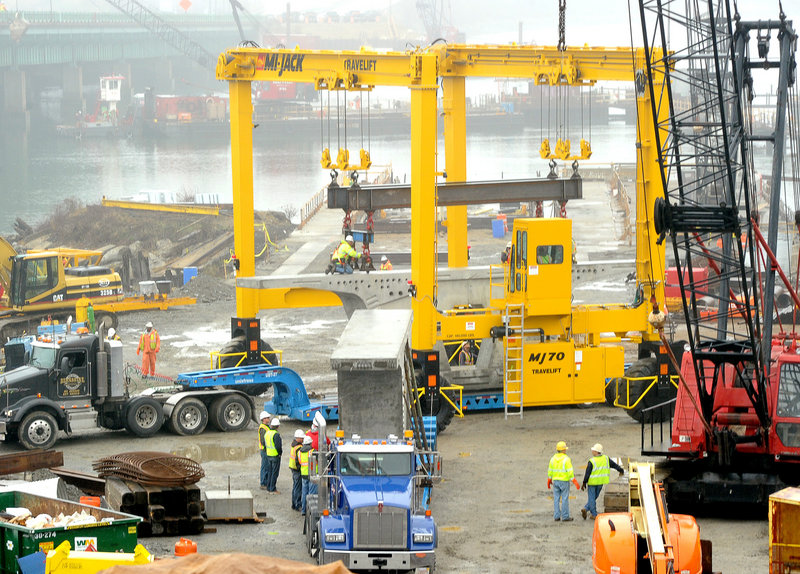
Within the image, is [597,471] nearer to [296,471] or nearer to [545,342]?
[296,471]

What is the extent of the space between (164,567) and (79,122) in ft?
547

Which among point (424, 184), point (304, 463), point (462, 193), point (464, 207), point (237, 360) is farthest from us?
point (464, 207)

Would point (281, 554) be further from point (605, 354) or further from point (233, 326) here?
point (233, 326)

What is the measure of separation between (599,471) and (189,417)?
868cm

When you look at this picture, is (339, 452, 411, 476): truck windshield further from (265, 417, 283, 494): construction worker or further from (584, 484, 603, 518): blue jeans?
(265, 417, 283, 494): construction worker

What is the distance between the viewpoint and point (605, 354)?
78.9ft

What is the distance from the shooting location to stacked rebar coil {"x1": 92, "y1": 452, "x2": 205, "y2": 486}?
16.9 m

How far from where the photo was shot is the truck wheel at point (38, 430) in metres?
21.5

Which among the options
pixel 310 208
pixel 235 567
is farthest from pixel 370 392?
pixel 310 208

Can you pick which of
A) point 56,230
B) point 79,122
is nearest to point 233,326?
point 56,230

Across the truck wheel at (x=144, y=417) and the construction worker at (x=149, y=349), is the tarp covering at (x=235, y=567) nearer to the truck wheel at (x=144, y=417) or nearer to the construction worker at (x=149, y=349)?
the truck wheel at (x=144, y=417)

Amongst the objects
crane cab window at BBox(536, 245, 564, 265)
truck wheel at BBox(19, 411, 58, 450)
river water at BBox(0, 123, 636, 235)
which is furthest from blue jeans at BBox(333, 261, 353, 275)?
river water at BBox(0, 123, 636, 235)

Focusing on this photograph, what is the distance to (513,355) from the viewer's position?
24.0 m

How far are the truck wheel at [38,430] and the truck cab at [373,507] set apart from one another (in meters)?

STATED TASK:
Return all of the material above word for word, leaving out the pictures.

RESPONSE TO THE EXERCISE:
Within the image, is [597,471] nearer to [296,471] or nearer to [545,342]?
[296,471]

What is the extent of the space between (164,567) and (79,122) in ft?
547

Which among point (424, 184), point (304, 463), point (462, 193), point (464, 207), point (237, 360) is farthest from us?
point (464, 207)

Would point (281, 554) be further from point (605, 354) or further from point (233, 326) here?
point (233, 326)

What is the measure of separation between (599,471) and (189,417)?
868cm

When you look at this picture, is (339, 452, 411, 476): truck windshield further from (265, 417, 283, 494): construction worker or further from (584, 484, 603, 518): blue jeans?
(265, 417, 283, 494): construction worker

What is the distance between the viewpoint and point (605, 354)?
78.9ft

What is the distance from the shooting location to stacked rebar coil {"x1": 92, "y1": 452, "x2": 205, "y2": 486}?
16.9 m

How far from where the photo was shot is the truck wheel at point (38, 430) in metres?
21.5

Which among the options
pixel 310 208
pixel 235 567
is farthest from pixel 370 392?
pixel 310 208

Can you pick which of
A) point 56,230
B) point 79,122
is nearest to point 233,326?
point 56,230

Across the truck wheel at (x=144, y=417) and the construction worker at (x=149, y=349), is the tarp covering at (x=235, y=567) nearer to the truck wheel at (x=144, y=417) or nearer to the construction worker at (x=149, y=349)?
the truck wheel at (x=144, y=417)

Amongst the objects
crane cab window at BBox(536, 245, 564, 265)
truck wheel at BBox(19, 411, 58, 450)
river water at BBox(0, 123, 636, 235)
which is furthest from blue jeans at BBox(333, 261, 353, 275)?
river water at BBox(0, 123, 636, 235)

Focusing on this photograph, what is the distance to (513,355) from the viewer's position?
24.0 m

How far are the truck wheel at [38,430] and the truck cab at [373,507] set apart from one another (in meters)?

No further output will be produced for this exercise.